## Selected passage
>> begin

W3C home > Mailing lists > Public > www-html@w3.org > January 2005

Re: Embedded (inline) indexing tags

From: Orion Adrian <orion.adrian@gmail.com>
Date: Sat, 8 Jan 2005 10:24:16 -0500
Message-ID: <abd6c80105010807244df5748d@mail.gmail.com>
To: www-html@w3.org

What I'm saying though is that if you have to process the entire page
and not just the first X% then the process has become an order of
magnatude more resource intensive. The question is what benefit do we
get by making it that way. Secondly what do we lose by forcing
metadata to exist in the file and not be in a predictable location.
(Think meta-data based file systems).

Orion Adrian

On Sat, 8 Jan 2005 17:22:50 +1100, Trejkaz Xaoza <trejkaz@trypticon.org> wrote:
> On Sat, 8 Jan 2005 07:53, you wrote:
> > > distinct.)  It seems to me that it's the search engine's problem if it=20
> > > somehow fails to find important information.

>> end

## Rows of spatial question data

>> begin

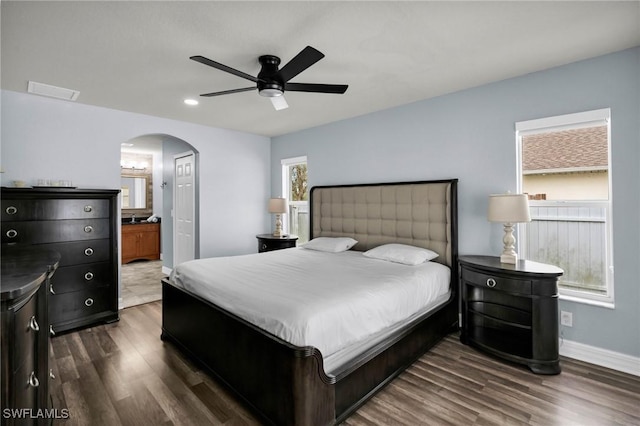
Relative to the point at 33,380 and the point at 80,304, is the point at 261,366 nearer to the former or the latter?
the point at 33,380

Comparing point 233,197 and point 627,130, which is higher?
point 627,130

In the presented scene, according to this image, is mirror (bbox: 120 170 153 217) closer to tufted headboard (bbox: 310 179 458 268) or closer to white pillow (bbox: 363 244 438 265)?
tufted headboard (bbox: 310 179 458 268)

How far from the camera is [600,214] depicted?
8.77ft

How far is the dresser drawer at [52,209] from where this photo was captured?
2.98 metres

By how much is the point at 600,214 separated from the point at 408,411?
2.33 metres

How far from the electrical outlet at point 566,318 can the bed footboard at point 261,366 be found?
2.30 m

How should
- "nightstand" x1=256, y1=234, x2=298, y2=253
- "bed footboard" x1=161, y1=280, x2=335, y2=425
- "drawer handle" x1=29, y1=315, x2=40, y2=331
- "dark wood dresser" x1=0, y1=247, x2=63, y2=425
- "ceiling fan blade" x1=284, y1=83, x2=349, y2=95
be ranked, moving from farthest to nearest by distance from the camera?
"nightstand" x1=256, y1=234, x2=298, y2=253 → "ceiling fan blade" x1=284, y1=83, x2=349, y2=95 → "bed footboard" x1=161, y1=280, x2=335, y2=425 → "drawer handle" x1=29, y1=315, x2=40, y2=331 → "dark wood dresser" x1=0, y1=247, x2=63, y2=425

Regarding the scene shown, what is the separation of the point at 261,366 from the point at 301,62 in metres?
1.95

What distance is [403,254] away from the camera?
3.25 m

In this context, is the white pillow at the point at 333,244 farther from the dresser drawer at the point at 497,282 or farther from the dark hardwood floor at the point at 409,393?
the dark hardwood floor at the point at 409,393

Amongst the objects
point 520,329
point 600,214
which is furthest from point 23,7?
point 600,214

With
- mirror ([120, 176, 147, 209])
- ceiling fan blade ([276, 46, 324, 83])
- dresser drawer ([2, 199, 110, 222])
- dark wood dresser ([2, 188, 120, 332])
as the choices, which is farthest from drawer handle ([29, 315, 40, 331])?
mirror ([120, 176, 147, 209])

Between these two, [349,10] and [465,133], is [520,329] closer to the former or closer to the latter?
[465,133]

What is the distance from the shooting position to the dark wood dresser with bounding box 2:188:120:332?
3033 millimetres
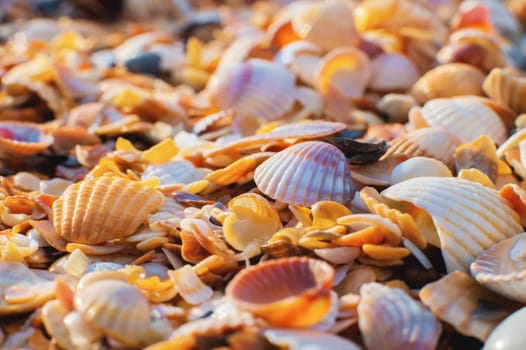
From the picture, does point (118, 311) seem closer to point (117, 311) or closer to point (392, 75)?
point (117, 311)

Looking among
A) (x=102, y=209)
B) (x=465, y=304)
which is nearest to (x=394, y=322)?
(x=465, y=304)

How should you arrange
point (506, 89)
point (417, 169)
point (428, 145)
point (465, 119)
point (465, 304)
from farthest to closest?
point (506, 89) → point (465, 119) → point (428, 145) → point (417, 169) → point (465, 304)

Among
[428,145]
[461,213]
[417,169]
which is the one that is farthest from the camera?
[428,145]

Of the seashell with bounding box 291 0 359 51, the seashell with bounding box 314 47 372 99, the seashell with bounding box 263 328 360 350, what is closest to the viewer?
the seashell with bounding box 263 328 360 350

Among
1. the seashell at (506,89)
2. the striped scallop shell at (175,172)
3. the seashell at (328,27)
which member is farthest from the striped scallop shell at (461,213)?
the seashell at (328,27)

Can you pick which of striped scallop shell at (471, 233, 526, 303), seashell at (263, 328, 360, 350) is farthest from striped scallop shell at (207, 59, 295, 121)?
seashell at (263, 328, 360, 350)

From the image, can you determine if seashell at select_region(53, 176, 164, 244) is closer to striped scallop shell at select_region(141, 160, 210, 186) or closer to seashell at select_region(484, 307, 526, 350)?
striped scallop shell at select_region(141, 160, 210, 186)
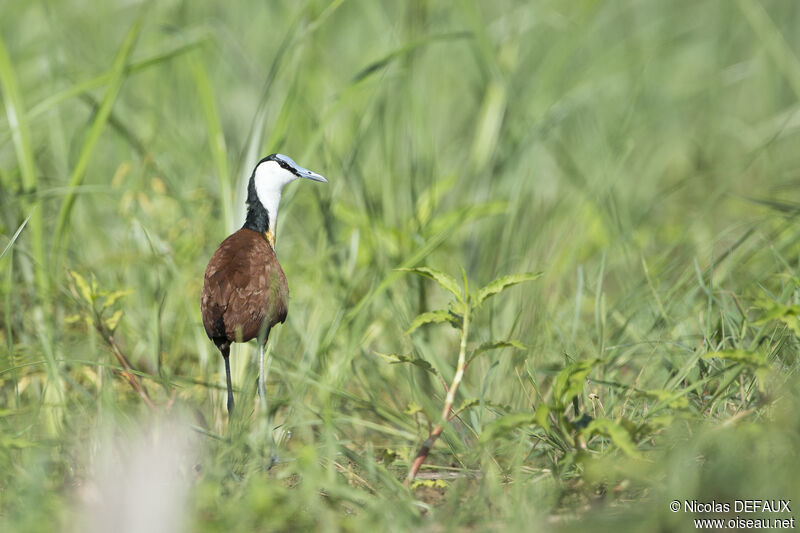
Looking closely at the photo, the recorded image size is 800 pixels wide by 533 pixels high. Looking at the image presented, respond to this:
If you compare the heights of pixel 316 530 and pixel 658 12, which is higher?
pixel 658 12

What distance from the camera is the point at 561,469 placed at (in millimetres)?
1966

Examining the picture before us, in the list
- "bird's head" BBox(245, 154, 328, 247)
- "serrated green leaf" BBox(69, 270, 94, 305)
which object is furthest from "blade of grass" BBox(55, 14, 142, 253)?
"bird's head" BBox(245, 154, 328, 247)

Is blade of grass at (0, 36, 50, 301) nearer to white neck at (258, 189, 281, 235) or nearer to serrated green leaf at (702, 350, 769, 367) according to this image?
white neck at (258, 189, 281, 235)

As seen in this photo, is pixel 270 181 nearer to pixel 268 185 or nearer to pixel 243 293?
pixel 268 185

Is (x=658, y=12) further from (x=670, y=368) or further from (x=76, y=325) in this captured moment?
(x=76, y=325)

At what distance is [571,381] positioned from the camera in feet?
6.28

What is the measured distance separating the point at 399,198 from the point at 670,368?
1912mm

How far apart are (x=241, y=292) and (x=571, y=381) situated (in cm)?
82

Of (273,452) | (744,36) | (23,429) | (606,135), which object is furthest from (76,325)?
(744,36)

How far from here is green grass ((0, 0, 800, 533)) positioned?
1.87m

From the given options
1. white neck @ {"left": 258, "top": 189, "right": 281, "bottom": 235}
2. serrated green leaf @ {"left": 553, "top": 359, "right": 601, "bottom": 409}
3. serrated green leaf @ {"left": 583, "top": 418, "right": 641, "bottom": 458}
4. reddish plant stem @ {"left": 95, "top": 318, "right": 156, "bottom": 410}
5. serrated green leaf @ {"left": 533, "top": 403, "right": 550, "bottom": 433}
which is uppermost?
white neck @ {"left": 258, "top": 189, "right": 281, "bottom": 235}

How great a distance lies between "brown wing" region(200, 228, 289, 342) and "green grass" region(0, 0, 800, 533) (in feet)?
0.87

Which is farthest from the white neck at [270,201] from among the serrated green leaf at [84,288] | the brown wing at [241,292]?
the serrated green leaf at [84,288]

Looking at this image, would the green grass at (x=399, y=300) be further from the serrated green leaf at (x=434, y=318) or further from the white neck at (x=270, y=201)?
the white neck at (x=270, y=201)
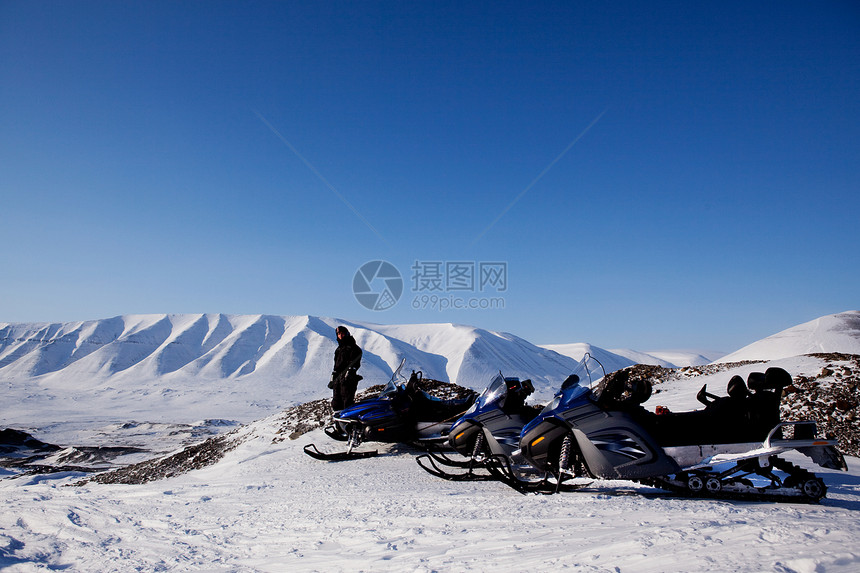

>> end

## Direction
List the header field names in the mailing-list post, in the order they appear.

## Output for this exercise
From, Date, Message-ID, To